You say, well, my goals are to sponge off my parents my whole life.
Well, then you can change the goals if you want.
You can say, well, there's the pluses and minuses to that or whatever.
There's things going to be problematic about that.
But, I mean, that's very rare.
I mean, most people criticize and they don't have any idea that criticism is supposed to help someone achieve good goals that you agree with.
I mean, that's really the point.
I mean, they just nag or whatever.
They don't have an agreement on goals, so they end up just nagging, right?
The kid doesn't want to clean up and the mom wants him to clean up his room.
Well, just nagging.
And they criticize, you need to clean up your room.
Well, you're talking about goals, not achievement, achieving those goals.
Right.
And people avoid talking about goals and simply will talk about achieving goals because they don't want to expose their complete ignorance of the universals that they're claiming.
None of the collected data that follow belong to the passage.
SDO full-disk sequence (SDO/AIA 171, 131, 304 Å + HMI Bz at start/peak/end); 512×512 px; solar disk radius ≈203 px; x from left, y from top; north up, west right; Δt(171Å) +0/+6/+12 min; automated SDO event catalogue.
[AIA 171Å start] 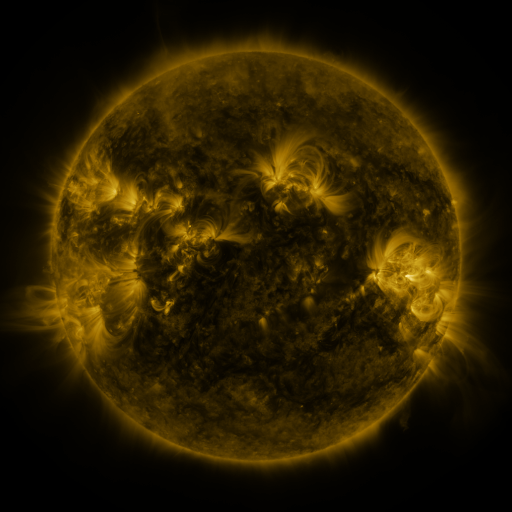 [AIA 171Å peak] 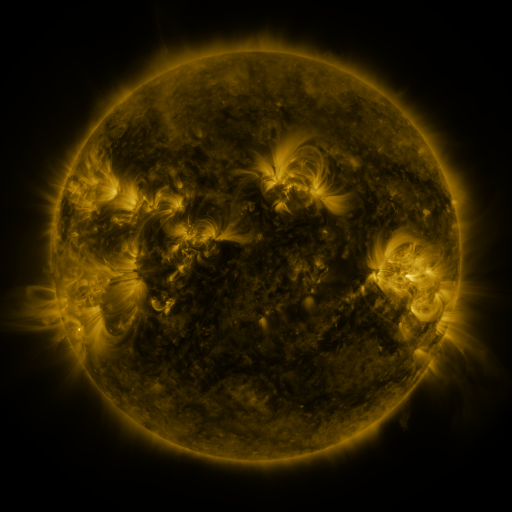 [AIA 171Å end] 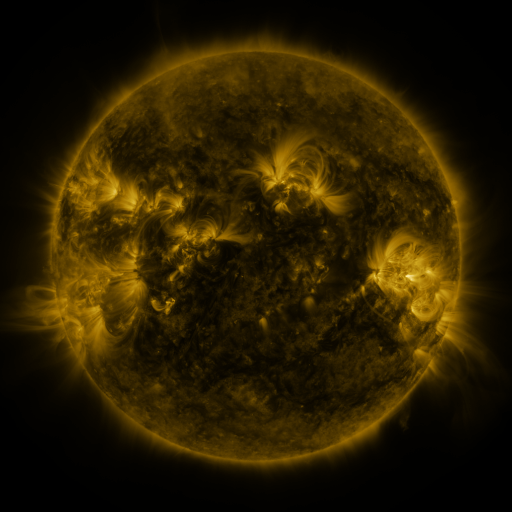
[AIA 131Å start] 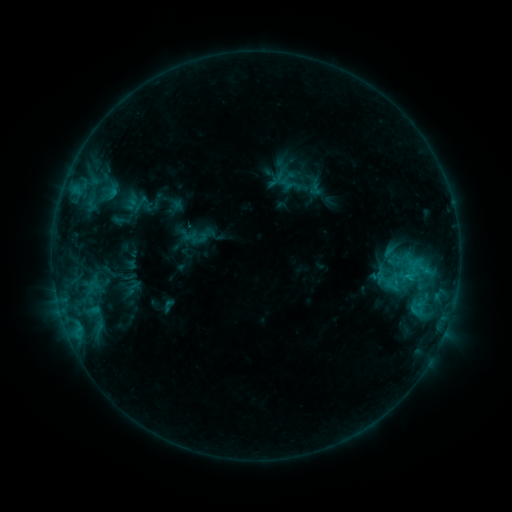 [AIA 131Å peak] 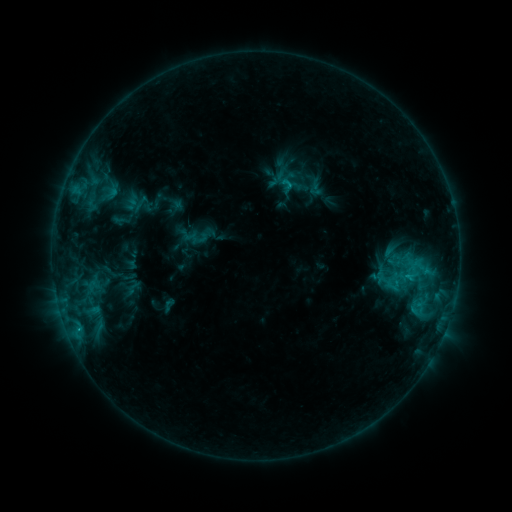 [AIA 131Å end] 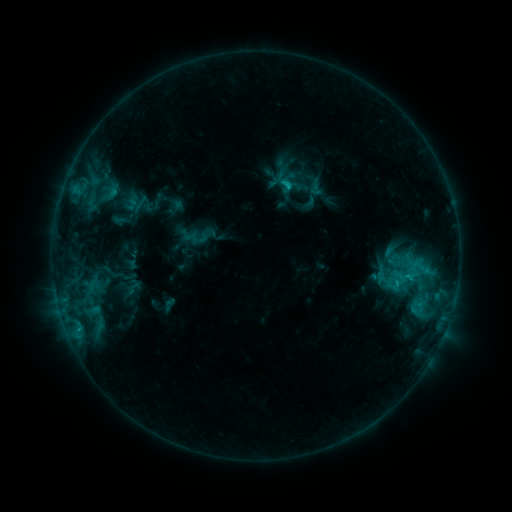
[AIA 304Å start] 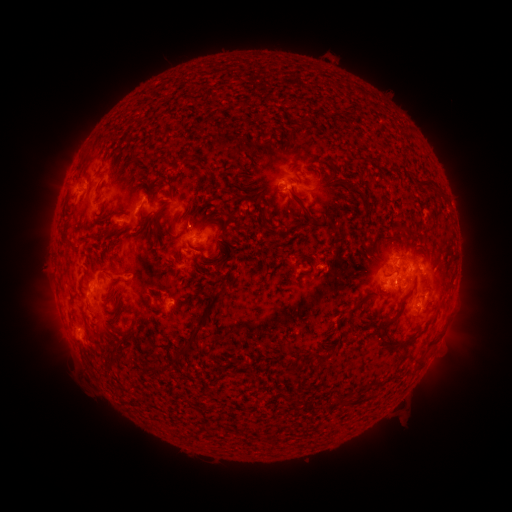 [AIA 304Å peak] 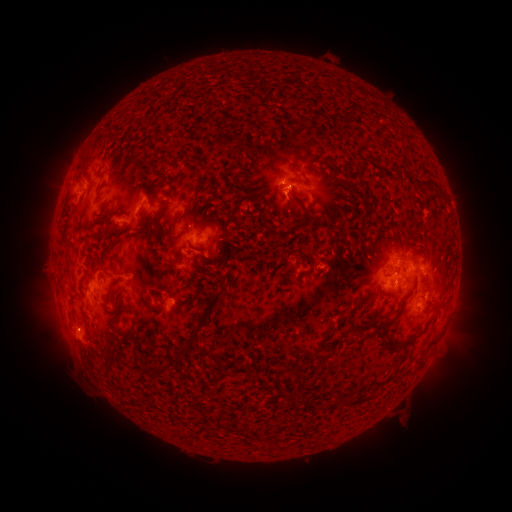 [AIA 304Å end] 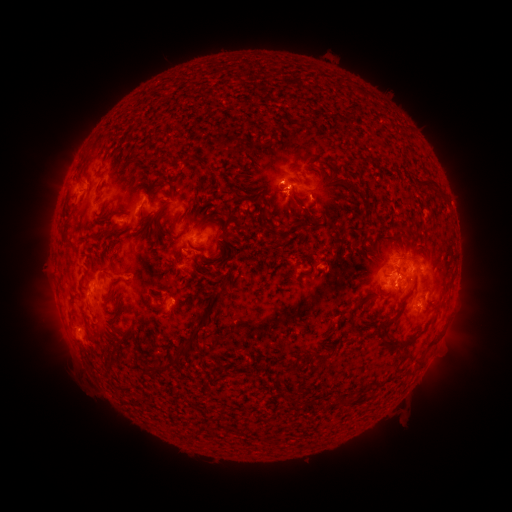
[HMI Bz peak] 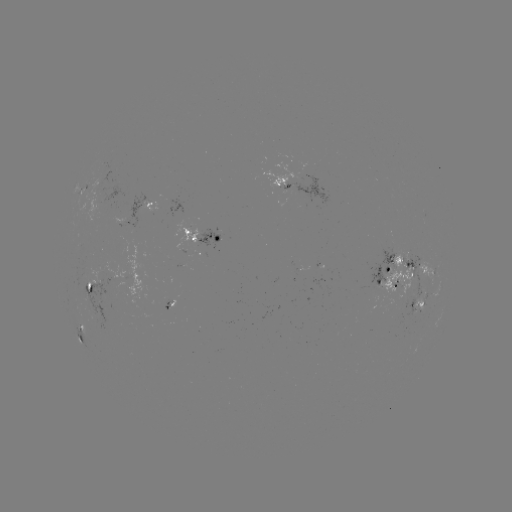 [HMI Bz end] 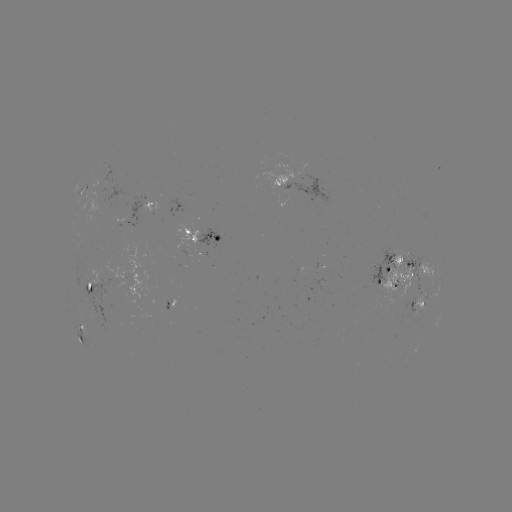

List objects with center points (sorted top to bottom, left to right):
eruption: (283, 163)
So, you know, a mom might say, you need to You need to clean your room.
And the kid says, why?
He says, because I like it messy, right?
So this is a big problem, right?
If the mom says, well, you need to clean your room because I like it tidy, then the kid's going to rightly say, well, I like it messy.
So what does that have to do with anything?
Because I, or your dad, pays your bills, right?
Well, okay, so then it's basically a monetary transaction.
I should do something because you pay me to do it, or because you're paying.
So basically it's not out of any goodness, it's simply because you hold economic power over me.
That's also not something.
You should do it because it will make me feel happier.
Well, it makes me feel happier to have it messy.
So why should I do it?
If we universalize making the other person happy, it will make you happy if I clean it.
It makes me happy if it's messy.
So because people have these implicit universals that they don't want to talk about because they're not actually universal – They end up nagging and just they assume that the goal is good and the deviation from the goal is immoral but they'll never explicitly state why the goal is good because they don't want to be caught in the flypaper of imposing universals that they don't want to submit to which they can justly be asked to submit to should they explicitly and clearly attempt to inflict them.
So, I mean, that's the big problem.
People don't talk about whether the goal is important.
They just assume that it is good to do X, Y, and Z, and then you have to do it, and if you don't do it, you're a bad person.
But there's no agreement on goals.
There's no agreement on goals, and the criticism is You know, you need to dress in your Sunday best because I want to look good in front of the neighbors.
Well, parents don't really want to say that.
They come up with respect for the church.
It's like, well, Jesus, you know, didn't even have any underwear, for God's sakes, you know.
He didn't even shave.
Didn't even have the right skin color for his region.
I mean, good heavens.
So, the avoidance of determining, I mean, solving 95% of human conflict is just getting the same goals and the same methodologies and so on.
It's all important.
People will also criticize you in a very overhanded, you know, negative or destructive way because they wish to avoid the lack of credibility I don't know.
There's no good way to say it.
They wish to hide the fact that they don't have any credibility because they haven't achieved what they want you to achieve, right?
So, I mean, this is endless comedy.
It's endless fodder for comedy, right?
For the parents to say, don't do drugs when they themselves smoked marijuana when they were younger.
Or they say, you need to clean up your room.
And then the grandmother says, oh, your mama was such a messy blah, blah, blah, right?
It's just typical.
You know, you need to respect me when the mom doesn't respect her own parents or whatever it is, right?
Or it's simply afraid of them, which is not the same.
Respect and fear are opposites, right?
Anyway, so in these kinds of situations, it's really important to understand What criticism is and why, you know, the vast majority of criticism is not criticism, but merely a form of leveling, merely a form of verbal abuse and so on.